# Deduplication 2: Deduplicate harder

The deduplication exercise from yesterday talked about how to deduplicate clean, easy-to-use data.  If you ever find data like that, please let me know.

In reality, there are always quirks in the data to work around.  Here’s how to solve a few of them.

The middle name conundrum.  There is no good way to deal with middle names in a database, because the way people use them is non-standard.  For some people, a middle name is never used and sometimes a throwback to a bygone ancestor (e.g. ,Ronald Bilius Weasley).  For some, it is an integral part of the first name (e.g. Mary Kate and Ashley Olson; that is just one long name, right?).  Others skip right over the first name and go right to the middle (e.g., F. Murray Abraham).  This is why a good database will have a salutations field you can fill in, so your letters go to Ron, Mary Kate, and Murray, and not Ronald, Mary, and F.

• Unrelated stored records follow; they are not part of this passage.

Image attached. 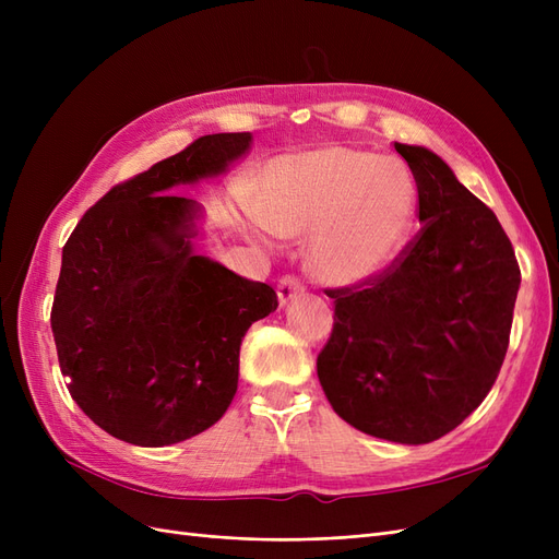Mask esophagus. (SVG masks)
Instances as JSON below:
<instances>
[{
	"label": "esophagus",
	"instance_id": "34e87169",
	"mask_svg": "<svg viewBox=\"0 0 559 559\" xmlns=\"http://www.w3.org/2000/svg\"><path fill=\"white\" fill-rule=\"evenodd\" d=\"M302 294V286L296 277H282L277 284V298H280V306H289V302Z\"/></svg>",
	"mask_w": 559,
	"mask_h": 559
}]
</instances>
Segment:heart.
<instances>
[{"label": "heart", "instance_id": "obj_1", "mask_svg": "<svg viewBox=\"0 0 559 559\" xmlns=\"http://www.w3.org/2000/svg\"><path fill=\"white\" fill-rule=\"evenodd\" d=\"M415 210V179L403 160L349 146L270 160L251 191V212L267 233L308 235V273L329 286L384 273L408 242Z\"/></svg>", "mask_w": 559, "mask_h": 559}]
</instances>
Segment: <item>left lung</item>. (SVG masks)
<instances>
[{"label":"left lung","mask_w":559,"mask_h":559,"mask_svg":"<svg viewBox=\"0 0 559 559\" xmlns=\"http://www.w3.org/2000/svg\"><path fill=\"white\" fill-rule=\"evenodd\" d=\"M419 195L417 238L382 275L331 289L321 389L347 425L401 445L478 408L509 349L520 267L495 212L427 146L394 144Z\"/></svg>","instance_id":"obj_1"}]
</instances>
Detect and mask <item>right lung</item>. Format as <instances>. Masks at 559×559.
<instances>
[{
  "label": "right lung",
  "mask_w": 559,
  "mask_h": 559,
  "mask_svg": "<svg viewBox=\"0 0 559 559\" xmlns=\"http://www.w3.org/2000/svg\"><path fill=\"white\" fill-rule=\"evenodd\" d=\"M251 132L205 134L93 205L62 247L50 312L79 408L118 441L181 443L238 392L240 345L277 310L273 286L195 251L205 210L173 193L242 158Z\"/></svg>",
  "instance_id": "right-lung-1"
}]
</instances>
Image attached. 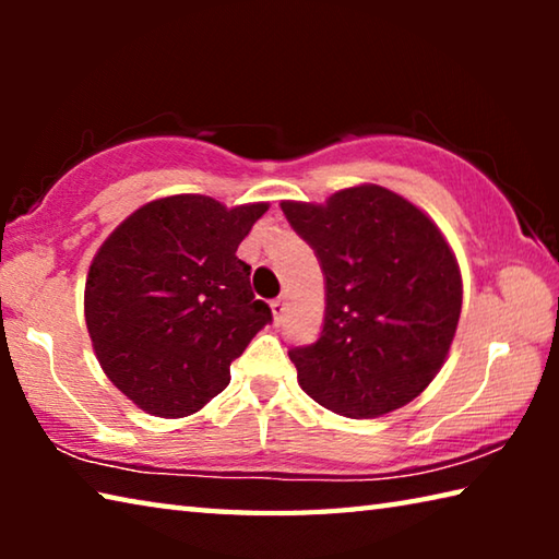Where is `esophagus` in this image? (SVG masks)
I'll return each instance as SVG.
<instances>
[{
    "label": "esophagus",
    "instance_id": "1",
    "mask_svg": "<svg viewBox=\"0 0 559 559\" xmlns=\"http://www.w3.org/2000/svg\"><path fill=\"white\" fill-rule=\"evenodd\" d=\"M271 310H273V318H276V323H281L283 313H286V298L271 300Z\"/></svg>",
    "mask_w": 559,
    "mask_h": 559
}]
</instances>
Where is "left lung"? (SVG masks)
<instances>
[{"mask_svg":"<svg viewBox=\"0 0 559 559\" xmlns=\"http://www.w3.org/2000/svg\"><path fill=\"white\" fill-rule=\"evenodd\" d=\"M281 210L325 276L320 337L288 349L302 392L349 419L409 404L441 370L461 316L459 263L437 224L377 185Z\"/></svg>","mask_w":559,"mask_h":559,"instance_id":"1","label":"left lung"}]
</instances>
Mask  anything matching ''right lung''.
<instances>
[{"label":"right lung","mask_w":559,"mask_h":559,"mask_svg":"<svg viewBox=\"0 0 559 559\" xmlns=\"http://www.w3.org/2000/svg\"><path fill=\"white\" fill-rule=\"evenodd\" d=\"M269 204L226 210L177 194L132 212L91 263L86 325L118 390L147 414L179 419L226 390L229 367L273 316L236 257Z\"/></svg>","instance_id":"add662e5"}]
</instances>
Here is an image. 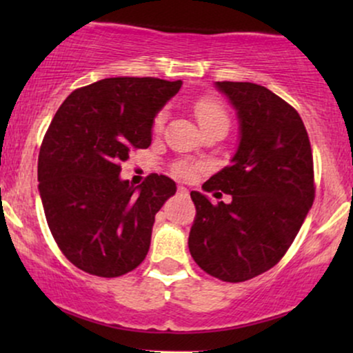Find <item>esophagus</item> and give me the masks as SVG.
Masks as SVG:
<instances>
[{
	"label": "esophagus",
	"mask_w": 353,
	"mask_h": 353,
	"mask_svg": "<svg viewBox=\"0 0 353 353\" xmlns=\"http://www.w3.org/2000/svg\"><path fill=\"white\" fill-rule=\"evenodd\" d=\"M177 194H179V196H189V190L184 188V185H179V188H177Z\"/></svg>",
	"instance_id": "esophagus-1"
}]
</instances>
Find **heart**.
<instances>
[{"label": "heart", "mask_w": 353, "mask_h": 353, "mask_svg": "<svg viewBox=\"0 0 353 353\" xmlns=\"http://www.w3.org/2000/svg\"><path fill=\"white\" fill-rule=\"evenodd\" d=\"M194 112H196L197 121H199L201 128H210V125H216V124H229L228 114H225V109L219 103L217 99L210 98V96H204V98H199L194 103ZM165 119H168V111L163 109L159 111L154 117V123H152V129L154 132H161L164 129ZM201 165L196 163H189V161H179L172 165V172L176 174L177 177L181 179H190V177L196 176L199 172Z\"/></svg>", "instance_id": "obj_1"}]
</instances>
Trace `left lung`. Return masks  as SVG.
I'll return each instance as SVG.
<instances>
[{
    "label": "left lung",
    "instance_id": "left-lung-1",
    "mask_svg": "<svg viewBox=\"0 0 353 353\" xmlns=\"http://www.w3.org/2000/svg\"><path fill=\"white\" fill-rule=\"evenodd\" d=\"M216 88L236 109L239 144L202 189L232 201L214 205L192 190L197 214L188 244L202 270L244 282L272 269L301 230L315 197L314 159L299 112L270 89L232 81Z\"/></svg>",
    "mask_w": 353,
    "mask_h": 353
}]
</instances>
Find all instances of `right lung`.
Here are the masks:
<instances>
[{"mask_svg":"<svg viewBox=\"0 0 353 353\" xmlns=\"http://www.w3.org/2000/svg\"><path fill=\"white\" fill-rule=\"evenodd\" d=\"M182 81L108 78L68 96L52 117L38 157L44 216L71 264L119 277L148 255L156 214L176 182L151 174L141 185L119 177L134 149H148L157 112Z\"/></svg>","mask_w":353,"mask_h":353,"instance_id":"right-lung-1","label":"right lung"}]
</instances>
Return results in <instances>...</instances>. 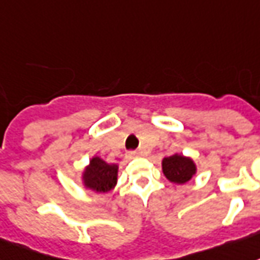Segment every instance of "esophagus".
Here are the masks:
<instances>
[{"label": "esophagus", "instance_id": "34e87169", "mask_svg": "<svg viewBox=\"0 0 260 260\" xmlns=\"http://www.w3.org/2000/svg\"><path fill=\"white\" fill-rule=\"evenodd\" d=\"M127 155L130 156V158H136V156H138V155H140V152H138V151H128Z\"/></svg>", "mask_w": 260, "mask_h": 260}]
</instances>
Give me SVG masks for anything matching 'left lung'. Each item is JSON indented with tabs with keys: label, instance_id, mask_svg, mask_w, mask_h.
Masks as SVG:
<instances>
[{
	"label": "left lung",
	"instance_id": "left-lung-1",
	"mask_svg": "<svg viewBox=\"0 0 260 260\" xmlns=\"http://www.w3.org/2000/svg\"><path fill=\"white\" fill-rule=\"evenodd\" d=\"M162 170L169 181L174 184H184L197 173V166L191 158L174 153L162 160Z\"/></svg>",
	"mask_w": 260,
	"mask_h": 260
}]
</instances>
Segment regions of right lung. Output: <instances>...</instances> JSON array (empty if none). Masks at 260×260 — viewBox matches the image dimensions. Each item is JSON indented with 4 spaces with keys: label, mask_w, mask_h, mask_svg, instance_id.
<instances>
[{
    "label": "right lung",
    "mask_w": 260,
    "mask_h": 260,
    "mask_svg": "<svg viewBox=\"0 0 260 260\" xmlns=\"http://www.w3.org/2000/svg\"><path fill=\"white\" fill-rule=\"evenodd\" d=\"M117 169V165H109L100 156H94L90 160V165L83 172L84 187L95 192L111 191L116 185Z\"/></svg>",
    "instance_id": "1"
}]
</instances>
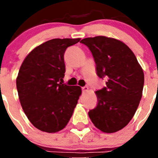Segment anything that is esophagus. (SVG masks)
Returning <instances> with one entry per match:
<instances>
[{
  "label": "esophagus",
  "mask_w": 158,
  "mask_h": 158,
  "mask_svg": "<svg viewBox=\"0 0 158 158\" xmlns=\"http://www.w3.org/2000/svg\"><path fill=\"white\" fill-rule=\"evenodd\" d=\"M82 92H88V91H89V87H88V86H84V87H82Z\"/></svg>",
  "instance_id": "obj_1"
}]
</instances>
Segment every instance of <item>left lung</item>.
Masks as SVG:
<instances>
[{"mask_svg":"<svg viewBox=\"0 0 158 158\" xmlns=\"http://www.w3.org/2000/svg\"><path fill=\"white\" fill-rule=\"evenodd\" d=\"M80 42L92 52L98 77L106 79V86L95 92L98 104L89 116L100 131L114 133L128 125L139 106L144 72L131 49L118 40L98 36Z\"/></svg>","mask_w":158,"mask_h":158,"instance_id":"obj_1","label":"left lung"}]
</instances>
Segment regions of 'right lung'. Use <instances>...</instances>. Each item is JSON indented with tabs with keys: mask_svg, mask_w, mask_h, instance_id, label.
Here are the masks:
<instances>
[{
	"mask_svg": "<svg viewBox=\"0 0 158 158\" xmlns=\"http://www.w3.org/2000/svg\"><path fill=\"white\" fill-rule=\"evenodd\" d=\"M77 39H52L34 48L23 60L16 83L22 109L32 125L55 133L66 126L82 93L63 80L64 53Z\"/></svg>",
	"mask_w": 158,
	"mask_h": 158,
	"instance_id": "1",
	"label": "right lung"
}]
</instances>
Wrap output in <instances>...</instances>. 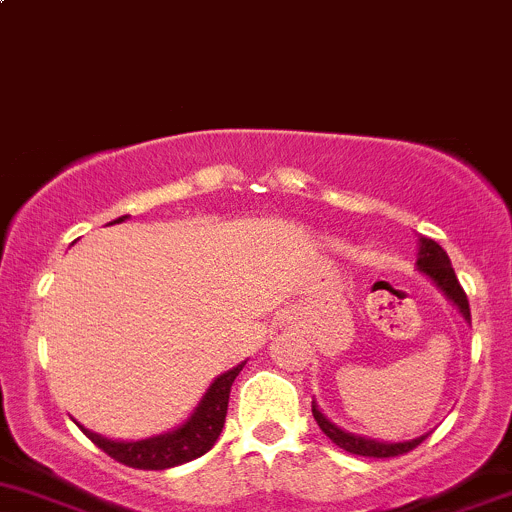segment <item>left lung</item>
Here are the masks:
<instances>
[{"mask_svg":"<svg viewBox=\"0 0 512 512\" xmlns=\"http://www.w3.org/2000/svg\"><path fill=\"white\" fill-rule=\"evenodd\" d=\"M416 267L428 277V280L433 282V285L441 289V292L446 294V297L451 299L458 309H461L463 317L471 322V307H468L466 292H463L461 282H458L456 272H453L446 250H443L438 242L428 240V237H421V250H418ZM312 416L329 441L337 443V446L344 448L347 453H354V456H366V458L404 456V453L414 451L418 443L426 441V436H418V438H414V441H404V443H384V441H374V438L354 436V433H347V431H342L339 426H334V423L317 409V404H312Z\"/></svg>","mask_w":512,"mask_h":512,"instance_id":"left-lung-1","label":"left lung"}]
</instances>
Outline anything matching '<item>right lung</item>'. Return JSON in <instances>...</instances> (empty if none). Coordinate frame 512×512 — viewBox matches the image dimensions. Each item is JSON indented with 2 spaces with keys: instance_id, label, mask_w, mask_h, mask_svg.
<instances>
[{
  "instance_id": "right-lung-1",
  "label": "right lung",
  "mask_w": 512,
  "mask_h": 512,
  "mask_svg": "<svg viewBox=\"0 0 512 512\" xmlns=\"http://www.w3.org/2000/svg\"><path fill=\"white\" fill-rule=\"evenodd\" d=\"M126 218L128 215H123V218L113 220V223H123ZM242 366H245V361L232 366L225 374H220L208 389V394L203 396L198 409L193 411V416L183 426L175 428V431L143 438V441H111V438H103L98 433L86 431V428H81V431L91 438L94 446L101 448L106 456H111L113 461L123 463L128 468H138V471H165V468L193 461V458L208 453L215 446V441H218L220 431L225 426L230 386L235 376L242 371Z\"/></svg>"
}]
</instances>
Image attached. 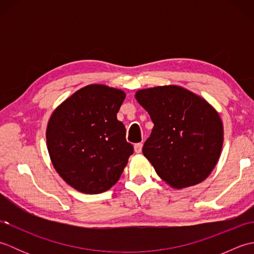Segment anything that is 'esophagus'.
<instances>
[{"mask_svg":"<svg viewBox=\"0 0 254 254\" xmlns=\"http://www.w3.org/2000/svg\"><path fill=\"white\" fill-rule=\"evenodd\" d=\"M142 148H143L142 143H137V144L134 145V150H135V153H137V154L142 153Z\"/></svg>","mask_w":254,"mask_h":254,"instance_id":"34e87169","label":"esophagus"}]
</instances>
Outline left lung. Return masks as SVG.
<instances>
[{
    "label": "left lung",
    "mask_w": 254,
    "mask_h": 254,
    "mask_svg": "<svg viewBox=\"0 0 254 254\" xmlns=\"http://www.w3.org/2000/svg\"><path fill=\"white\" fill-rule=\"evenodd\" d=\"M135 99L154 123L143 154L167 185L183 189L204 181L218 163L224 127L216 109L182 86L139 89Z\"/></svg>",
    "instance_id": "obj_1"
}]
</instances>
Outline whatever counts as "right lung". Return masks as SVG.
<instances>
[{
    "instance_id": "right-lung-1",
    "label": "right lung",
    "mask_w": 254,
    "mask_h": 254,
    "mask_svg": "<svg viewBox=\"0 0 254 254\" xmlns=\"http://www.w3.org/2000/svg\"><path fill=\"white\" fill-rule=\"evenodd\" d=\"M124 99L121 89L90 84L52 112L46 131L48 152L59 176L75 190L98 194L120 179L134 150L117 119Z\"/></svg>"
}]
</instances>
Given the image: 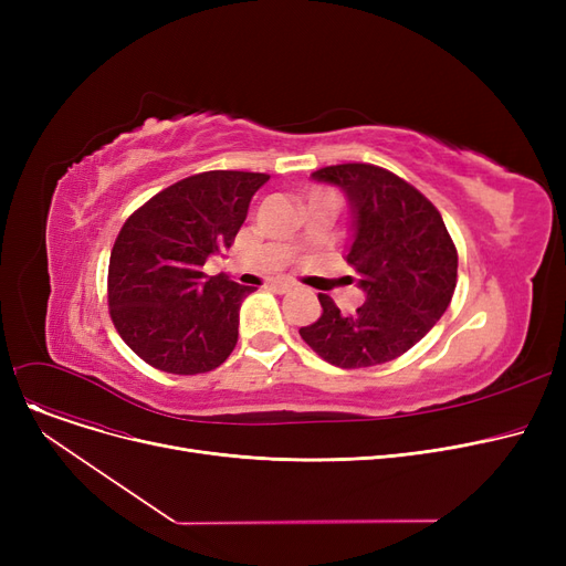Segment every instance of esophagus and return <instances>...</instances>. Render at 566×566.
Here are the masks:
<instances>
[{
	"label": "esophagus",
	"instance_id": "1",
	"mask_svg": "<svg viewBox=\"0 0 566 566\" xmlns=\"http://www.w3.org/2000/svg\"><path fill=\"white\" fill-rule=\"evenodd\" d=\"M265 289H271L275 293H286L293 289V282L289 280H273V282H265Z\"/></svg>",
	"mask_w": 566,
	"mask_h": 566
}]
</instances>
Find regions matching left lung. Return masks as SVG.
<instances>
[{"label": "left lung", "instance_id": "obj_1", "mask_svg": "<svg viewBox=\"0 0 566 566\" xmlns=\"http://www.w3.org/2000/svg\"><path fill=\"white\" fill-rule=\"evenodd\" d=\"M312 178L337 186L348 201L346 261L367 301L342 314L331 295L318 293L323 314L301 337L342 369L390 363L418 344L452 301L459 256L448 227L420 190L382 167L346 163Z\"/></svg>", "mask_w": 566, "mask_h": 566}]
</instances>
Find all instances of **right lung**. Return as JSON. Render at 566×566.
Returning a JSON list of instances; mask_svg holds the SVG:
<instances>
[{
    "label": "right lung",
    "instance_id": "add662e5",
    "mask_svg": "<svg viewBox=\"0 0 566 566\" xmlns=\"http://www.w3.org/2000/svg\"><path fill=\"white\" fill-rule=\"evenodd\" d=\"M268 178L224 169L188 176L148 199L118 231L107 275L109 316L144 363L190 376L229 358L252 289L222 273L208 277L201 268L231 248Z\"/></svg>",
    "mask_w": 566,
    "mask_h": 566
}]
</instances>
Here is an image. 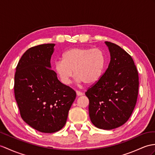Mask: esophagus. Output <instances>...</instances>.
Wrapping results in <instances>:
<instances>
[{
    "instance_id": "34e87169",
    "label": "esophagus",
    "mask_w": 155,
    "mask_h": 155,
    "mask_svg": "<svg viewBox=\"0 0 155 155\" xmlns=\"http://www.w3.org/2000/svg\"><path fill=\"white\" fill-rule=\"evenodd\" d=\"M76 94H77V96L78 97L83 95V93L81 92V91H76Z\"/></svg>"
}]
</instances>
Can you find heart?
I'll return each instance as SVG.
<instances>
[{
    "label": "heart",
    "instance_id": "1",
    "mask_svg": "<svg viewBox=\"0 0 155 155\" xmlns=\"http://www.w3.org/2000/svg\"><path fill=\"white\" fill-rule=\"evenodd\" d=\"M104 61L103 52L99 48L76 47L64 52L63 60H56L54 67L64 84H70L72 71L78 82L93 84L101 78Z\"/></svg>",
    "mask_w": 155,
    "mask_h": 155
}]
</instances>
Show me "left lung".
Here are the masks:
<instances>
[{
  "mask_svg": "<svg viewBox=\"0 0 155 155\" xmlns=\"http://www.w3.org/2000/svg\"><path fill=\"white\" fill-rule=\"evenodd\" d=\"M110 54L108 68L85 95L95 126L110 130L125 124L137 103L139 75L131 56L118 45L105 42Z\"/></svg>",
  "mask_w": 155,
  "mask_h": 155,
  "instance_id": "8db88e82",
  "label": "left lung"
}]
</instances>
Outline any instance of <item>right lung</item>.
<instances>
[{"label": "right lung", "instance_id": "1", "mask_svg": "<svg viewBox=\"0 0 155 155\" xmlns=\"http://www.w3.org/2000/svg\"><path fill=\"white\" fill-rule=\"evenodd\" d=\"M55 44L29 48L22 55L14 76V95L20 116L42 133H54L66 123L76 97L74 89L62 84L51 69Z\"/></svg>", "mask_w": 155, "mask_h": 155}]
</instances>
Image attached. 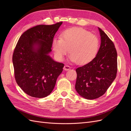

This, however, makes deduplication a bear.  You want to preserve the original first name, but need to manipulate the data:

1. Insert two columns next to your first name row (more if you think people will have three or more names in the first name field)
2. Copy (Ctrl + C) the first name column into the first empty column.
3. Highlight the column and go to Data > Text to Columns
4. Choose Delimited and hit Next
5. Choose Space and hit Finish

This separates the names into separate columns.  Dedup as normal based on these fake name columns, then delete these columns and you have clean(er) data.

Forms of names. An automated system won’t be able to tell you that Robert and Bob are the same person, but you can figure out close matches of names like Robert and Rob.  The trick here is when you deduplicate for first name to put

=LEFT(A2,3)=LEFT(A3,3)

=A2=A3

This compares the three first letters of cell A2 to the first three letters of cell A3.  This solves your Rob/Robert’s and Nick/Nicholas’s of the world.  If you want to be a little less restrictive, you can do two instead of three and solve for your Nicole/Nikki’s and your Jo/Joanne’s.

This handy trick also works well for addresses.  Generally if the first 4-5 digits of the address are the same, they are close enough for government work (but still catches them if someone put Rd instead of Dr).